◆ EXERCISE DATA:
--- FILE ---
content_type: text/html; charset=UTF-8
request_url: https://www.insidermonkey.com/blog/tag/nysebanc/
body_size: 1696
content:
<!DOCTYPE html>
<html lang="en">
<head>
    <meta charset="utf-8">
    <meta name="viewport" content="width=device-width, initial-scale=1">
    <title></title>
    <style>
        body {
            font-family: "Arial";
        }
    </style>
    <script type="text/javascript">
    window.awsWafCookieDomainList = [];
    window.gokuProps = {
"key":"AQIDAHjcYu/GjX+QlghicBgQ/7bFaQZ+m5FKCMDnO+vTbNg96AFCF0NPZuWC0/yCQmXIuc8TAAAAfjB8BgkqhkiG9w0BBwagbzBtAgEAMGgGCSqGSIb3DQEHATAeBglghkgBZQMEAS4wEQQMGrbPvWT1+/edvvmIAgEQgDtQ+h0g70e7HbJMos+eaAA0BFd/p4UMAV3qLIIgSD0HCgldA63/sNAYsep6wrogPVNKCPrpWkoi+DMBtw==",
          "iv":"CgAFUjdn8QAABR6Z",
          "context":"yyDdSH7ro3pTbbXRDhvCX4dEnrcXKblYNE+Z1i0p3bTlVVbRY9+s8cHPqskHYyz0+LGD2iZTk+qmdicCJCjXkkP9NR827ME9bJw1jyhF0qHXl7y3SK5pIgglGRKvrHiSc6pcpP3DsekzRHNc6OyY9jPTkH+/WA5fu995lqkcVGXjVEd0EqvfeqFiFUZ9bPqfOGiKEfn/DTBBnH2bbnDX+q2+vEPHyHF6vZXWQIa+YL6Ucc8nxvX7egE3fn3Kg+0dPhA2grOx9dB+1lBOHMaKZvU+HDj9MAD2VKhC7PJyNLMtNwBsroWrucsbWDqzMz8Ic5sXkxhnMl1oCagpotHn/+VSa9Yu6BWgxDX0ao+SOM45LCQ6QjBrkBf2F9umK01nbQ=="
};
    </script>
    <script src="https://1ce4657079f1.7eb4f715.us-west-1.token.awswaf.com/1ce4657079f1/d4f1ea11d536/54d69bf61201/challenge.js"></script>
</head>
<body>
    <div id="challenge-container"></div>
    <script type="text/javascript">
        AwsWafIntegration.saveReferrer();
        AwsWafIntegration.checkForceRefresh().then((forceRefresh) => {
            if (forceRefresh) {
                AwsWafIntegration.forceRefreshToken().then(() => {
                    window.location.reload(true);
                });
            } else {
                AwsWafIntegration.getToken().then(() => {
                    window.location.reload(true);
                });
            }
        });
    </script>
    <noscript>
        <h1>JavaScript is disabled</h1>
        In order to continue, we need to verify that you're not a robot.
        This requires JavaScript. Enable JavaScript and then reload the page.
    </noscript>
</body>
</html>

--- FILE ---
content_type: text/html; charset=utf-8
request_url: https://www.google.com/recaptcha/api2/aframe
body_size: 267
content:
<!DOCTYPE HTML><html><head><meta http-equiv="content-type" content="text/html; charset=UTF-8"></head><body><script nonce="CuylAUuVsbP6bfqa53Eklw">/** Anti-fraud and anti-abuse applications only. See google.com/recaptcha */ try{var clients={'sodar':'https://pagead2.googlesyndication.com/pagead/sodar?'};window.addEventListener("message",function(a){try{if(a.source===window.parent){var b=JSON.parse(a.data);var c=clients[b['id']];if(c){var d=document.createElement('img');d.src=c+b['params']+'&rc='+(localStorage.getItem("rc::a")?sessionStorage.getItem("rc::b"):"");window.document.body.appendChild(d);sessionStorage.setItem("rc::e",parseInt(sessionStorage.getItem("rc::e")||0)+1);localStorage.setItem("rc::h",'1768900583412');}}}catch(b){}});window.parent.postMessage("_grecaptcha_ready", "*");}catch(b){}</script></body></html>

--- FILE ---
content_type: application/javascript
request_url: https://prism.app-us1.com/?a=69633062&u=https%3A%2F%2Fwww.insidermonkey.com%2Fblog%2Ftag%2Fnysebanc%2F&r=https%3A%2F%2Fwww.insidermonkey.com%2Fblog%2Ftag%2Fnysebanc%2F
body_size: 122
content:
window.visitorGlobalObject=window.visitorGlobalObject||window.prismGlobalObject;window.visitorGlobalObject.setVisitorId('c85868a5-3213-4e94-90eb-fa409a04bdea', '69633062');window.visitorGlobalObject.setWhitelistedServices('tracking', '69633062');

◆ EXERCISE BRIEF: Output the full listing exactly as given.

◆ SOLUTION TO THIS TASK:
--- FILE ---
content_type: text/html; charset=UTF-8
request_url: https://www.insidermonkey.com/blog/tag/nysebanc/
body_size: 1696
content:
<!DOCTYPE html>
<html lang="en">
<head>
    <meta charset="utf-8">
    <meta name="viewport" content="width=device-width, initial-scale=1">
    <title></title>
    <style>
        body {
            font-family: "Arial";
        }
    </style>
    <script type="text/javascript">
    window.awsWafCookieDomainList = [];
    window.gokuProps = {
"key":"AQIDAHjcYu/GjX+QlghicBgQ/7bFaQZ+m5FKCMDnO+vTbNg96AFCF0NPZuWC0/yCQmXIuc8TAAAAfjB8BgkqhkiG9w0BBwagbzBtAgEAMGgGCSqGSIb3DQEHATAeBglghkgBZQMEAS4wEQQMGrbPvWT1+/edvvmIAgEQgDtQ+h0g70e7HbJMos+eaAA0BFd/p4UMAV3qLIIgSD0HCgldA63/sNAYsep6wrogPVNKCPrpWkoi+DMBtw==",
          "iv":"CgAFUjdn8QAABR6Z",
          "context":"yyDdSH7ro3pTbbXRDhvCX4dEnrcXKblYNE+Z1i0p3bTlVVbRY9+s8cHPqskHYyz0+LGD2iZTk+qmdicCJCjXkkP9NR827ME9bJw1jyhF0qHXl7y3SK5pIgglGRKvrHiSc6pcpP3DsekzRHNc6OyY9jPTkH+/WA5fu995lqkcVGXjVEd0EqvfeqFiFUZ9bPqfOGiKEfn/DTBBnH2bbnDX+q2+vEPHyHF6vZXWQIa+YL6Ucc8nxvX7egE3fn3Kg+0dPhA2grOx9dB+1lBOHMaKZvU+HDj9MAD2VKhC7PJyNLMtNwBsroWrucsbWDqzMz8Ic5sXkxhnMl1oCagpotHn/+VSa9Yu6BWgxDX0ao+SOM45LCQ6QjBrkBf2F9umK01nbQ=="
};
    </script>
    <script src="https://1ce4657079f1.7eb4f715.us-west-1.token.awswaf.com/1ce4657079f1/d4f1ea11d536/54d69bf61201/challenge.js"></script>
</head>
<body>
    <div id="challenge-container"></div>
    <script type="text/javascript">
        AwsWafIntegration.saveReferrer();
        AwsWafIntegration.checkForceRefresh().then((forceRefresh) => {
            if (forceRefresh) {
                AwsWafIntegration.forceRefreshToken().then(() => {
                    window.location.reload(true);
                });
            } else {
                AwsWafIntegration.getToken().then(() => {
                    window.location.reload(true);
                });
            }
        });
    </script>
    <noscript>
        <h1>JavaScript is disabled</h1>
        In order to continue, we need to verify that you're not a robot.
        This requires JavaScript. Enable JavaScript and then reload the page.
    </noscript>
</body>
</html>

--- FILE ---
content_type: text/html; charset=utf-8
request_url: https://www.google.com/recaptcha/api2/aframe
body_size: 267
content:
<!DOCTYPE HTML><html><head><meta http-equiv="content-type" content="text/html; charset=UTF-8"></head><body><script nonce="CuylAUuVsbP6bfqa53Eklw">/** Anti-fraud and anti-abuse applications only. See google.com/recaptcha */ try{var clients={'sodar':'https://pagead2.googlesyndication.com/pagead/sodar?'};window.addEventListener("message",function(a){try{if(a.source===window.parent){var b=JSON.parse(a.data);var c=clients[b['id']];if(c){var d=document.createElement('img');d.src=c+b['params']+'&rc='+(localStorage.getItem("rc::a")?sessionStorage.getItem("rc::b"):"");window.document.body.appendChild(d);sessionStorage.setItem("rc::e",parseInt(sessionStorage.getItem("rc::e")||0)+1);localStorage.setItem("rc::h",'1768900583412');}}}catch(b){}});window.parent.postMessage("_grecaptcha_ready", "*");}catch(b){}</script></body></html>

--- FILE ---
content_type: application/javascript
request_url: https://prism.app-us1.com/?a=69633062&u=https%3A%2F%2Fwww.insidermonkey.com%2Fblog%2Ftag%2Fnysebanc%2F&r=https%3A%2F%2Fwww.insidermonkey.com%2Fblog%2Ftag%2Fnysebanc%2F
body_size: 122
content:
window.visitorGlobalObject=window.visitorGlobalObject||window.prismGlobalObject;window.visitorGlobalObject.setVisitorId('c85868a5-3213-4e94-90eb-fa409a04bdea', '69633062');window.visitorGlobalObject.setWhitelistedServices('tracking', '69633062');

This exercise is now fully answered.